On GDPval-AA, which benchmarks professional domain expertise across 45 models, M2.7 scored 1495 ELO — behind only Opus 4.6, Sonnet 4.6, and GPT-5.4, and above GPT-5.3. For a Chinese lab, that's a meaningful statement about where the frontier actually sits.
Agent Teams: The Real Multiplication
Individual model performance is impressive. But the more strategically interesting capability is Agent Teams — multiple model instances that coordinate, challenge each other, and divide labor like a real team.
This isn't multi-agent theater where each agent just calls the next one in a pipeline. In M2.7's setup, agents have distinct roles with genuine adversarial dynamics. One agent's job is to challenge the logic and ethical blind spots of the others. Agents maintain role identity across long task sequences. They make autonomous decisions within complex state machines.
This is qualitatively different from single-agent prompting. It's closer to how a well-run engineering team actually works — with the friction and disagreement that makes the output better.
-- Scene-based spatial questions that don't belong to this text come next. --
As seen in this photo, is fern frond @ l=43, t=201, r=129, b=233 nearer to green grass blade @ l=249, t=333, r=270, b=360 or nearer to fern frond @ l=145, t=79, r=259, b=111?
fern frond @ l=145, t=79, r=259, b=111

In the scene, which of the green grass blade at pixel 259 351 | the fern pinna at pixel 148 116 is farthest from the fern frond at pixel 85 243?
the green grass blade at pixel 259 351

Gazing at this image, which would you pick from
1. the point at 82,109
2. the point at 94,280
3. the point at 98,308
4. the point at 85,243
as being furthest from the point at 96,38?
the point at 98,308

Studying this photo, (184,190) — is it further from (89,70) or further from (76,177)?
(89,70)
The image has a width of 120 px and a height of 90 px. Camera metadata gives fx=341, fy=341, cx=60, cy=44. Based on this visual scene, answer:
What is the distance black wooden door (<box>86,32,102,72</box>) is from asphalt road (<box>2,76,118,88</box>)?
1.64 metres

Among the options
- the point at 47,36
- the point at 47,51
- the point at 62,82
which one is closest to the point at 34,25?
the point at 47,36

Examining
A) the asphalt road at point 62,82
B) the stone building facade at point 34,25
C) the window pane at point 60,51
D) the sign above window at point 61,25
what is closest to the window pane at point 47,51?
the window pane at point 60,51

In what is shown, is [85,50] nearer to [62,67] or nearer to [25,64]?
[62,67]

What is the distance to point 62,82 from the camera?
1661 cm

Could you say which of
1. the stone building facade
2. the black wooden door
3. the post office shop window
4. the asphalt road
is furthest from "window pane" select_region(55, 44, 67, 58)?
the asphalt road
And it's not something you can prompt your way into. These behaviors have to be native to the model's training.
What Comes Next
Here's the uncomfortable question: if models can now improve their own training infrastructure, what does the next 12 months look like?
The honest answer is: we don't know. The history of AI is littered with confident predictions that missed by years. But we can say this: the rate-limiting step in model improvement has historically been human iteration speed. Self-evolving models remove that bottleneck.
The consequences are worth sitting with. If a model can improve its own RL harness, it can probably improve its own data selection, its own architecture decisions, its own evaluation metrics. The human role shifts from "designer" to "evaluator" — setting goals and judging outcomes, rather than building the pipeline.
Some will find this alarming. Others will find it exciting. Both reactions are correct.
The model that trained itself is not science fiction. It's shipping. And it's probably already working on M2.8.